Animals excreting ammonia, urea and uric acid are called ammonotelic, ureotelic and uricotelic respectively. There is diversity in the excretory structures in the animals. Excretion in Hydra, Planaria, earthworm, cockroach and man is discussed as the main representative models.

Excretion in Hydra

Hydra is a freshwater organism. For excretion there are no specialized structures in Hydra. Carbon dioxide, salts and ammonia leave the cells by diffusion into the iso- osmotic surroundings.

                            Excretion in Planaria

Excretion in Planaria

Planaria, which lives in fresh water, has two strands of branching excretory tubes that open to the outside of the body through excretory pores. The simple tubular excretory system is called protonephridium, which is a network of closed tubules without internal openings. Tubular system is spread throughout the body. Located along the tubules are bulb-like flame cells.

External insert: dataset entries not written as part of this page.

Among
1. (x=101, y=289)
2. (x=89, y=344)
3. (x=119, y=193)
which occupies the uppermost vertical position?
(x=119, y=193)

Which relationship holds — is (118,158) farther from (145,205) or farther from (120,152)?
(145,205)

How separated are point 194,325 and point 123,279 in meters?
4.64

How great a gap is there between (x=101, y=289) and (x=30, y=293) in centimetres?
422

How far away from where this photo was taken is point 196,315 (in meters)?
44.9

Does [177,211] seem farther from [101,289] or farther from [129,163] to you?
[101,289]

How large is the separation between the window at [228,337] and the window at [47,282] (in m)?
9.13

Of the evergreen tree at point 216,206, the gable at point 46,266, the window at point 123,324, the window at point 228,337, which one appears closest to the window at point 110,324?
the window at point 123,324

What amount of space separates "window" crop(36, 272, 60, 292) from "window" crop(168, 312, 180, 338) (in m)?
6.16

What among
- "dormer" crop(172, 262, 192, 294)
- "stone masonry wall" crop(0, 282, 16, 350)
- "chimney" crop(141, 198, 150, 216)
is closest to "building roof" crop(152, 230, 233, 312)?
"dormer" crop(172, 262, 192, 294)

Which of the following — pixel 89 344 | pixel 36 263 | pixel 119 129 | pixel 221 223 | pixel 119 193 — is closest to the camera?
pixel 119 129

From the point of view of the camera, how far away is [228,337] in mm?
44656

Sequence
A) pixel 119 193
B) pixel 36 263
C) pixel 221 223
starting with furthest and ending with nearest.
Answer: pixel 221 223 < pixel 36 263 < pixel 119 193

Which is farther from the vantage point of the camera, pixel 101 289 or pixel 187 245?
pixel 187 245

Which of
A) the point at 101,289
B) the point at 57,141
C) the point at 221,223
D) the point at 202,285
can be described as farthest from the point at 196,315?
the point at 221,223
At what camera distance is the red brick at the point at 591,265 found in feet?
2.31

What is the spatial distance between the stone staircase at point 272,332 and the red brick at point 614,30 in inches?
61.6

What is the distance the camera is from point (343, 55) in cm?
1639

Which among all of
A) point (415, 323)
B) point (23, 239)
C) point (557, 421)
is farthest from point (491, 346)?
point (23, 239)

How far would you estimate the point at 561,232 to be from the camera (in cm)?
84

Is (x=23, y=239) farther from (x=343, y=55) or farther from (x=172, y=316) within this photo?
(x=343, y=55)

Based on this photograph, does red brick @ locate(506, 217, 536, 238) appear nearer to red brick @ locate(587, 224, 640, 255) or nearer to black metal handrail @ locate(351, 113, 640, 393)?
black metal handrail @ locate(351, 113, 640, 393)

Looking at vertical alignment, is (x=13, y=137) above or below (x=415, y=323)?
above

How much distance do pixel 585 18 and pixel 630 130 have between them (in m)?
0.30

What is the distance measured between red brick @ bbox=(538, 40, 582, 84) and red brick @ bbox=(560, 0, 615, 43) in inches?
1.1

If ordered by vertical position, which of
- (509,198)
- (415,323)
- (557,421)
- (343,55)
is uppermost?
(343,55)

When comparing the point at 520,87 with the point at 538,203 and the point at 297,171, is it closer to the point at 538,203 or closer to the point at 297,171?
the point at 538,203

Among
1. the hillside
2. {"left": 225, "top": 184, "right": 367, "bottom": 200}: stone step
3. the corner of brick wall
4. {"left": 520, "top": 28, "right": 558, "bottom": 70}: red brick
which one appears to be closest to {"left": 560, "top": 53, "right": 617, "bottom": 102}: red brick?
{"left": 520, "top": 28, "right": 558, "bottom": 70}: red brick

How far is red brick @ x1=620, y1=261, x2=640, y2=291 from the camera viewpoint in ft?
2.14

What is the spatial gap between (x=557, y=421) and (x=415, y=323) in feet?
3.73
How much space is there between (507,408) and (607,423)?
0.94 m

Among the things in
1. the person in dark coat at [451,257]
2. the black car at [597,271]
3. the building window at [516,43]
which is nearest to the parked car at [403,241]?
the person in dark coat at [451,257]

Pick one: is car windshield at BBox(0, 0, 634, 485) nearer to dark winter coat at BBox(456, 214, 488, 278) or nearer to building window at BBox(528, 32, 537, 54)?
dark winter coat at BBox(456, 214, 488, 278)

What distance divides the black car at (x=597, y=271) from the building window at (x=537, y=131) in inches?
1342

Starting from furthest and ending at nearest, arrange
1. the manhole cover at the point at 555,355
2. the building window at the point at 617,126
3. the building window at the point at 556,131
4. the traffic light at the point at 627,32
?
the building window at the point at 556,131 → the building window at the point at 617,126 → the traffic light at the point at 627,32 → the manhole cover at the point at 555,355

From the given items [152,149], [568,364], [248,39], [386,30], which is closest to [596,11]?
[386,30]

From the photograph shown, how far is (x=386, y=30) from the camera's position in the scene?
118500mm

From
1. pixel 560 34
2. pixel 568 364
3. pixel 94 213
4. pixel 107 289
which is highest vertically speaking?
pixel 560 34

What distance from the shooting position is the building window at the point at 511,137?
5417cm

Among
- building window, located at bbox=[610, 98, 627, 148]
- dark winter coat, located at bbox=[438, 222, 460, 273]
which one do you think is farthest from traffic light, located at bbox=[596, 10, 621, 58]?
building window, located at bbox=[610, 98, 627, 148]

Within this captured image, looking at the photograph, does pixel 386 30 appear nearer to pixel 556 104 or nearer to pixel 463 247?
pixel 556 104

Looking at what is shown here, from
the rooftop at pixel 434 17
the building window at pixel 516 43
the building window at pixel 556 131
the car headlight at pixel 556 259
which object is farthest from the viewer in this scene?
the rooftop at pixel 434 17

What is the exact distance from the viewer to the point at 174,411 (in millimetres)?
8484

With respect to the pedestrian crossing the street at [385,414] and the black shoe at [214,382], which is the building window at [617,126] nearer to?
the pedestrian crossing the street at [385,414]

Flame Cells: The flame cells consist of cytoplasmic body and some cytoplasmic prolongations. The cytoplasm is hollowed out to form a large cavity. The cavity is continuous with the cavity of the finer tubules. As a result nucleus is placed on one side. A tuft of cilia projects into the space (cavity) of the cell. As the movement of the cilia resembles the flickering flame under the microscope so it is called flame cell. The beating of flame-cell’s cilia propels hypotonic fluid through the excretory canal and out of the body through numerous nephridiopores. The system functions in osmoregulation and also in excreting nitrogenous wastes. Fresh water flatworm excretes very dilute urine.

Excretion in Earthworm

The body of earthworm is divided into segments by a series of partitions called septa and each body segment has a pair of tubular excretory structures called nephridia. The nephridia are more complex than that of Planaria and are called metanephridia. Each nephridium is a tubule open at both ends. Each nephridium begins with a ciliated funnel the nephrostome, that opens from the body cavity of a segment in a coiled tubule enlarged bladder that empties to the outside of the body via an opening called the nephridiopore. Fluid from the body cavity flows through the nephrostome into the nephridium. As fluid from the coelom is propelled through the tubule by beating cilia, certain substances are re-absorbed and carried away by a network of capillaries surrounding the tubule. This process results in the formation of urine that contains only metabolic wastes, salts and water. Urine is given out of the body through nephridiopore.

Excretion in Cockroach
Excretion in Cockroach
Insects have an excretory system quite different from other animals. The excretory ducts of insects do not open to the outside of the body. Instead, the system consists of a cluster of long, thin Malpighian tubules. These are the only excretory structures in animal kingdom that are attached to the gut. Together the Malpighian tubules and the gut function as the insect’s excretory system. Malpighian tubules are present between the stomach and large intestine. They originate as an outgrowth, from the beginning of the large intestine. They are lined with glandular cells having a characteristic brush border. The number of Malpighian tubules is variable, usually 15-20. They are blind at the distal end and bathe into the haemolymph of the haemocoel.


Uric acid simply flows from the surrounding haemolymph into the Malpighian tubules, and water follows a salt gradient established by active transport of K. Water and salts are reabsorbed in the rectum, but the uric acid crystals, leave the body at the anus.